- **What is required**
Extract every line from the items below that contains the string "instances".

- **Information shown**
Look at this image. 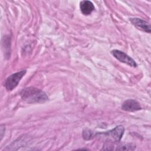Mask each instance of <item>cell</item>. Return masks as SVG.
Returning <instances> with one entry per match:
<instances>
[{"instance_id":"277c9868","label":"cell","mask_w":151,"mask_h":151,"mask_svg":"<svg viewBox=\"0 0 151 151\" xmlns=\"http://www.w3.org/2000/svg\"><path fill=\"white\" fill-rule=\"evenodd\" d=\"M111 53L117 60H119L121 63H125L133 67H136L137 66V63L132 58H131L129 55L120 50H113L111 51Z\"/></svg>"},{"instance_id":"6da1fadb","label":"cell","mask_w":151,"mask_h":151,"mask_svg":"<svg viewBox=\"0 0 151 151\" xmlns=\"http://www.w3.org/2000/svg\"><path fill=\"white\" fill-rule=\"evenodd\" d=\"M20 94L23 100L30 104L43 103L48 100V97L45 92L33 87L23 89Z\"/></svg>"},{"instance_id":"3957f363","label":"cell","mask_w":151,"mask_h":151,"mask_svg":"<svg viewBox=\"0 0 151 151\" xmlns=\"http://www.w3.org/2000/svg\"><path fill=\"white\" fill-rule=\"evenodd\" d=\"M26 73V70H21L19 72L14 73L9 76L6 80L5 86L8 91H11L14 89L19 83L21 78Z\"/></svg>"},{"instance_id":"30bf717a","label":"cell","mask_w":151,"mask_h":151,"mask_svg":"<svg viewBox=\"0 0 151 151\" xmlns=\"http://www.w3.org/2000/svg\"><path fill=\"white\" fill-rule=\"evenodd\" d=\"M5 132V127H3L2 126H1V139L3 137V133Z\"/></svg>"},{"instance_id":"ba28073f","label":"cell","mask_w":151,"mask_h":151,"mask_svg":"<svg viewBox=\"0 0 151 151\" xmlns=\"http://www.w3.org/2000/svg\"><path fill=\"white\" fill-rule=\"evenodd\" d=\"M94 135L95 133L88 129H86L83 131V137L85 140H91L94 137Z\"/></svg>"},{"instance_id":"8992f818","label":"cell","mask_w":151,"mask_h":151,"mask_svg":"<svg viewBox=\"0 0 151 151\" xmlns=\"http://www.w3.org/2000/svg\"><path fill=\"white\" fill-rule=\"evenodd\" d=\"M122 109L127 111H135L141 110L142 107L137 100L129 99L123 102L122 106Z\"/></svg>"},{"instance_id":"5b68a950","label":"cell","mask_w":151,"mask_h":151,"mask_svg":"<svg viewBox=\"0 0 151 151\" xmlns=\"http://www.w3.org/2000/svg\"><path fill=\"white\" fill-rule=\"evenodd\" d=\"M130 21L136 28L144 32L150 33V25L146 21L139 18H130Z\"/></svg>"},{"instance_id":"52a82bcc","label":"cell","mask_w":151,"mask_h":151,"mask_svg":"<svg viewBox=\"0 0 151 151\" xmlns=\"http://www.w3.org/2000/svg\"><path fill=\"white\" fill-rule=\"evenodd\" d=\"M80 8L83 14L85 15H90L94 9L93 4L90 1H82L80 3Z\"/></svg>"},{"instance_id":"9c48e42d","label":"cell","mask_w":151,"mask_h":151,"mask_svg":"<svg viewBox=\"0 0 151 151\" xmlns=\"http://www.w3.org/2000/svg\"><path fill=\"white\" fill-rule=\"evenodd\" d=\"M136 146L133 144H127V145H122L119 146H117L116 150H133L135 149Z\"/></svg>"},{"instance_id":"7a4b0ae2","label":"cell","mask_w":151,"mask_h":151,"mask_svg":"<svg viewBox=\"0 0 151 151\" xmlns=\"http://www.w3.org/2000/svg\"><path fill=\"white\" fill-rule=\"evenodd\" d=\"M124 132V128L123 126L119 125L113 129L104 132L95 133L94 137H98L107 142H119L122 139Z\"/></svg>"}]
</instances>
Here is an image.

- **Reply to the exercise**
Returning <instances> with one entry per match:
<instances>
</instances>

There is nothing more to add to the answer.